Le 14 octobre 2004, c'était l'ex-chancelier allemand Gerhard Schröder qui a fait le «pèlerinage» à Tripoli et a signé un accord d'investissement bilatéral. Schröder était présent lorsque les concessions de pétrole et de gaz furent attribuées à Wintershall, auxiliaire du groupe BASF, et que le groupe Siemens signa un contrat d'une valeur de 180 millions de dollars.
Cinq semaines plus tard, le 24 novembre, l'ex-président français Jacques Chirac débarquait, à son tour, à Tripoli pour effectuer «la première visite d'un chef d'Etat français en Libye depuis l'indépendance de ce pays en 1951». Chirac était accompagné d'une délégation d'une vingtaine d'hommes d'affaires, dont les chefs de grandes entreprises françaises (Total, Dassault aviation, EADS, Pharma plus, Gaz de France, etc.). On peut estimer que les contrats récemment signés entre la Libye et la France étaient négociés depuis cette date et que la libération des Bulgares, le 24 juillet, et la visite de Sarkozy à Tripoli, le lendemain, en ont seulement accéléré la finalisation.

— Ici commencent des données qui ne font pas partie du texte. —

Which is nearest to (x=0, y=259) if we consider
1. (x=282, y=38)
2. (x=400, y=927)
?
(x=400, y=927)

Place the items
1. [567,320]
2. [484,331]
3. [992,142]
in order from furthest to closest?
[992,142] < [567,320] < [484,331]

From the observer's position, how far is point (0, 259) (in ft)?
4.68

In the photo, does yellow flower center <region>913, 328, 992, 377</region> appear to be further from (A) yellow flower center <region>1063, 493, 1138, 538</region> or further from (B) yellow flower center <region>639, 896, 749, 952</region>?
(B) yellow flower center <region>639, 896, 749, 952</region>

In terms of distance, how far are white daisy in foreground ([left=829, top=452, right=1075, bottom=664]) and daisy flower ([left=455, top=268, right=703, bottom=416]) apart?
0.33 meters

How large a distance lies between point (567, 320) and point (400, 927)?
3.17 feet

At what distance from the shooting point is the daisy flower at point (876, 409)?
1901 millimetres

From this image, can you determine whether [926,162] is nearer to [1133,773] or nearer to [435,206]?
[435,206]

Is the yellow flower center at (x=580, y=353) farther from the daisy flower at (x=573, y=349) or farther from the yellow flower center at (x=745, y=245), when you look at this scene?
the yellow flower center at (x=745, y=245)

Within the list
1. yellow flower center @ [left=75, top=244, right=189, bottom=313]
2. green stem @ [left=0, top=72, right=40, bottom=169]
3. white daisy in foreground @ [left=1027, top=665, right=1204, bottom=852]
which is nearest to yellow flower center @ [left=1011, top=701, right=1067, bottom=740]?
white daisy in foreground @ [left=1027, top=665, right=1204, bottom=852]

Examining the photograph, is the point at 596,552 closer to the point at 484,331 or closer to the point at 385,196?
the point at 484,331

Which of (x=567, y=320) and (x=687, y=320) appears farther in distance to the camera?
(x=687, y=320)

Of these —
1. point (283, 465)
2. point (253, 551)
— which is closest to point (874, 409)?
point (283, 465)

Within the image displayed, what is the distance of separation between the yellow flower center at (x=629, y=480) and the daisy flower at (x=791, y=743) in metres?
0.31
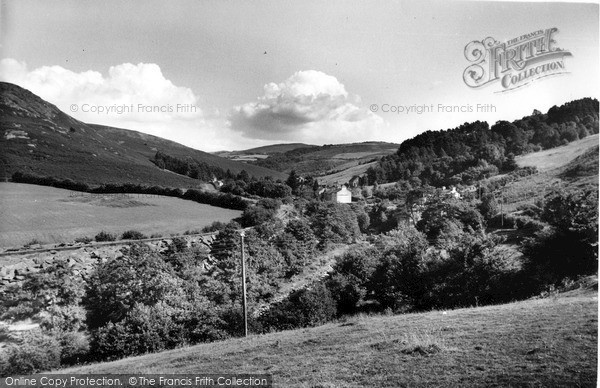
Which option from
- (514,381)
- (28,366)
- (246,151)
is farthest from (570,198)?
(28,366)

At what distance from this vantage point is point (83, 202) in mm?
8656

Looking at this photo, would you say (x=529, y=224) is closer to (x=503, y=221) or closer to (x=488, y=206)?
(x=503, y=221)

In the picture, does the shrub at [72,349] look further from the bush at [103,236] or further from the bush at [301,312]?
the bush at [301,312]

Morale de l'histoire, comme l'écrit Gilles Paris dans ‘‘Le Monde'' du 29 juillet: «La visite en Libye relève d'une politique d'opportunités plus que de principes. Dans cette diplomatie très classique du contrat, le client est roi». Surtout lorsque ce client est aussi riche et solvable que la Libye, un pays dont les réserves de pétrole sont estimées à 47 milliards de barils (1,7 million de barils par jour) et celles de gaz à 54 000 milliards de pieds cubes et dont les besoins en infrastructures dans les secteurs des hydrocarbures, télécommunications, électricité et transport (routes, ports, aéroports…) suscitent les appétits des investisseurs internationaux, sans parler du projet de la «Grande rivière artificielle» longue de 4 000 kilomètres de canalisations souterraines qui offriront un lit à l'eau douce extraite du Sahara jusqu'au littoral.
Et si le président américain se rendait, lui aussi, à Tripoli avant la fin de son mandat en décembre 2008, en seriez-vous étonnés ? Moi pas. Et pour cause: après avoir longtemps inscrit ce pays sur la liste des ‘‘rogue states'' (Etats voyous), les Etats-Unis ont annoncé, le 15 mai 2006, la normalisation complète de leurs relations avec la Libye. Par la même occasion, ils ont retiré ce pays de leur liste des Etats soutenant le terrorisme et y ont élevé leur représentation au niveau d'ambassade. Dans la foulée, le premier ambassadeur américain à Tripoli depuis 35 ans a déjà été nommé. Il s'agit de Gene Cretz. Ancien chef de mission à Damas et actuellement numéro deux de l'ambassade américaine à Tel Aviv, ce dernier attend que sa nomination soit confirmée par le Sénat pour aller rejoindre son poste. Le 25 juillet dernier, la secrétaire d'Etat Condoleeza Rice a annoncé qu'elle allait se rendre bientôt à Tripoli. La date de ce voyage ne tardera pas à être connue. Toutes les options restent donc ouvertes, comme disent les diplomates.
1 – Ce jour-là, Tripoli a annoncé le démantèlement, «sous contrôle international», de tous ses programmes secrets d'armement (chimique, biologique et nucléaire). Comme preuve de sa bonne foi, le Colonel Kadhafi a ouvert ses installations aux inspecteurs de l'Agence internationale de l'énergie atomique (AIEA) et signé le protocole additionnel au traité de non-prolifération nucléaire.